Kim and I had been eating mussels in Brussels before Felix’s farewell party back in 2018 and Kim had the mussels in coconut curry. We analyzed the meal ourselves, not wanting to ask for the recipe in the ugly way: ‚Thanks for explaining it here in the store, we’ll buy at amazon‘ :-)
And here we go, it’s not exactly like the original, but I came quite close, and honestly – I have not prepared a better mussels meal so far3
Mussels in coconut curry
- 2 kg mussels
- 2 cups of leek, chopped
- 1 cup of celery, chopped
- 4 cloves of FRESH garlic, minced
- 1 tablespoon of red curry paste
- 600 ml coconut milk
- 100ml vegetable broth
- 1 cup of fresh parsley chopped
- 3 Kaffir lemon leaves minced
- 0,5 tablespoon curcuma powder
- 1 tablespoon lemon zest
- 3 tablespoons coconut oil
- pepper
- lemons
How to:
Heat the coconut oil in a VERY large pot, add curry paste, kaffir leaves, leek, celery and garlic.
Cook for 5 minutes. Stir constantly to distribute curry paste evenly.
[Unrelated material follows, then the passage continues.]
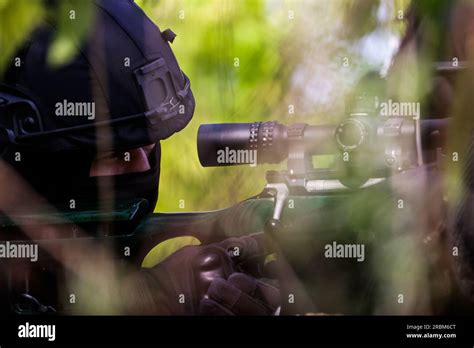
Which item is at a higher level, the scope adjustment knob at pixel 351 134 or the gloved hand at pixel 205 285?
the scope adjustment knob at pixel 351 134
Add curcuma and continue stirring for another two minutes, then add vegetable broth and coconut milk. Add lemon zest.
Bring to a boil.
Add mussels and cover pot with a lid for 5 minutes, until all mussels have opened.
Stir to distribute veggies and mussels evenly in the sauce.
Cover with a layer of chopped parsley and pepper to taste.
Serve with fresh italian bread and lemon halves.